Wallace Ruzvidzo-Herald Reporter

National Consultative Assembly member and former Mashonaland East Governor Cde Abraham Kabasa, who has been declared a National Hero, will be laid to rest on Monday.

He succumbed to cancer of the prostate which he had been battling for a long time. He was 91.

A funeral parade will be held today at Chikondoma Stadium where Mashonaland East will be given an opportunity to bid farewell to the national hero. 

Home Affairs and Cultural Heritage Minister Kazembe Kazembe told The Herald last night that after consultations with the family, Cde Kabasa will now be buried on Monday. 

Minister Kazembe urged those who will attend to be in strict compliance with laid down Covid-19 regulations.

Members of the public are expected to come in their numbers to give a befitting send off to the gallant son” he said. 

The conferment of national hero status was announced by Zanu PF national chairman Cde Oppah Muchinguri-Kashiri at his residence.

Cde Muchinguri-Kashiri, who is also Defence and War Veterans Affairs Minister, said there was unanimity among Zanu PF Politburo members led by President Mnangagwa that Cde Kabasa deserved to be declared a national hero.

Born on December 22, 1932, Cde Kabasa was a holder of Standard Six and a qualified State Certificate Nurse.

He trained nursing at the then Salisbury General Hospital (now a part of Sally Mugabe  Group of Hospitals) and was also a laboratory and dental technician.

Cde Kabasa worked as a nurse employed by the Ministry of Health and Child Care for 25 years and served at Marondera, Bindura, Binga and Mutoko district hospitals.

He started political activism after he was touched by the racial segregation of service conditions in the colonial Ministry of Health and the whole civil service, where he became an active member of the Nurses Association.

He was inspired by several political rallies addressed by nationalists that included Zimbabwe’s founding President, Cde Robert Mugabe, one of which was at Chipadze in Bindura in 1964, and that made him join the party.

At the height of the liberation struggle, Cde Kabasa was in charge of Makosa Rural Hospital in Mutoko where he became heavily involved in the struggle by supplying drugs to the comrades, clothes, shoes, wrist watches and money. He was also involved in mobilising people to join the liberation struggle.

The hospital was turned into a centre of communication for the sake of supplies, maize-meal and any other necessary requirements for their cooking.

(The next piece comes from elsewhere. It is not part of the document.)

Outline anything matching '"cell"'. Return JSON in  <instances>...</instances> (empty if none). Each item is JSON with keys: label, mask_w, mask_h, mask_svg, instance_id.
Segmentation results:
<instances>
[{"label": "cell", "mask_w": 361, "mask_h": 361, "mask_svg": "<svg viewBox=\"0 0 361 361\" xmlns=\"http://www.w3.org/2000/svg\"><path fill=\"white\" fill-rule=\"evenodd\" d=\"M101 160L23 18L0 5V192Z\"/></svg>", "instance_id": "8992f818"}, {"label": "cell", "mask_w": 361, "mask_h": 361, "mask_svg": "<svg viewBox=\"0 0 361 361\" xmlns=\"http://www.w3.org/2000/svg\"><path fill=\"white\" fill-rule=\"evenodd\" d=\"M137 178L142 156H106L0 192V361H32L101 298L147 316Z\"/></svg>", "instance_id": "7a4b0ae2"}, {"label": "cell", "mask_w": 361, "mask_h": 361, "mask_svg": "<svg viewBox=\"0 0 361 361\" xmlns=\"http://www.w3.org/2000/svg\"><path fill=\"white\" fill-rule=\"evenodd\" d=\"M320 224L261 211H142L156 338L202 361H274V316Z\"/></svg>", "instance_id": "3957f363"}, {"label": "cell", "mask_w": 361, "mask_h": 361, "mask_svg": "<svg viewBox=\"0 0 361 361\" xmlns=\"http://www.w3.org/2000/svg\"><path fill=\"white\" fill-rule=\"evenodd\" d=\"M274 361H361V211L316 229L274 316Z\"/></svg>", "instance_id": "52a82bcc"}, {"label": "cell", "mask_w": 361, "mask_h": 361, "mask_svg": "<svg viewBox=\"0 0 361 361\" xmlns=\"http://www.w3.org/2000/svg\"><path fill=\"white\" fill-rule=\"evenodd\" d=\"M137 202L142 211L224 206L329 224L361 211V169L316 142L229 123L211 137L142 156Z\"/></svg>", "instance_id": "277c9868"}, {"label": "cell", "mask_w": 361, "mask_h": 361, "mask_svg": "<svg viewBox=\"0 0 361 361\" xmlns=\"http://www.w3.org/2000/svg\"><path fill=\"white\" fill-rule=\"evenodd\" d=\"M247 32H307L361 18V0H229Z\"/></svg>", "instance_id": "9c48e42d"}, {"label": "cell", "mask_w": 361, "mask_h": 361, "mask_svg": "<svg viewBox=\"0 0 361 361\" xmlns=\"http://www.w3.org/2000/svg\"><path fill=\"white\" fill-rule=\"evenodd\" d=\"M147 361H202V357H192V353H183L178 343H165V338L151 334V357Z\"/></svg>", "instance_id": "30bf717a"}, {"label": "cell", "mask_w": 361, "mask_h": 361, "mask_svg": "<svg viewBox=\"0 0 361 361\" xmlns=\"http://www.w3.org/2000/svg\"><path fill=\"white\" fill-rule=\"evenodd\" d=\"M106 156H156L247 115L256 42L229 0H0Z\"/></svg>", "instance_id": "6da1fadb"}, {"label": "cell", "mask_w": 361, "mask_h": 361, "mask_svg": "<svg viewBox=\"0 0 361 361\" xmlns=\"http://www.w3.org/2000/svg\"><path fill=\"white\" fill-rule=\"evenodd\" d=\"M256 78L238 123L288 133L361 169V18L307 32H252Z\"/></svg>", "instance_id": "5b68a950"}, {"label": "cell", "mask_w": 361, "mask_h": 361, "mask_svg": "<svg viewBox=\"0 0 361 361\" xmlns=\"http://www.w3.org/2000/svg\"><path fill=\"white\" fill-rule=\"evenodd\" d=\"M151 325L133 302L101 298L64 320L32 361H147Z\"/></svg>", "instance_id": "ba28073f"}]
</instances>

Cde Kabasa was harassed by Smith’s security forces and at one time, his home was burnt down.

He was also detained for three years at Mutoko Prison, but that did not stop him from communicating with liberation fighters.

At independence, he became a Member of Parliament where he became Deputy Speaker and Chairman of Committees in Parliament, Chairman of the Union of Zimbabwe African Parliamentarians, and was a member of the African Union and the Commonwealth Parliamentary Association and attended several meetings abroad.

Cde Kabasa is survived by wife Miriam and 14 children.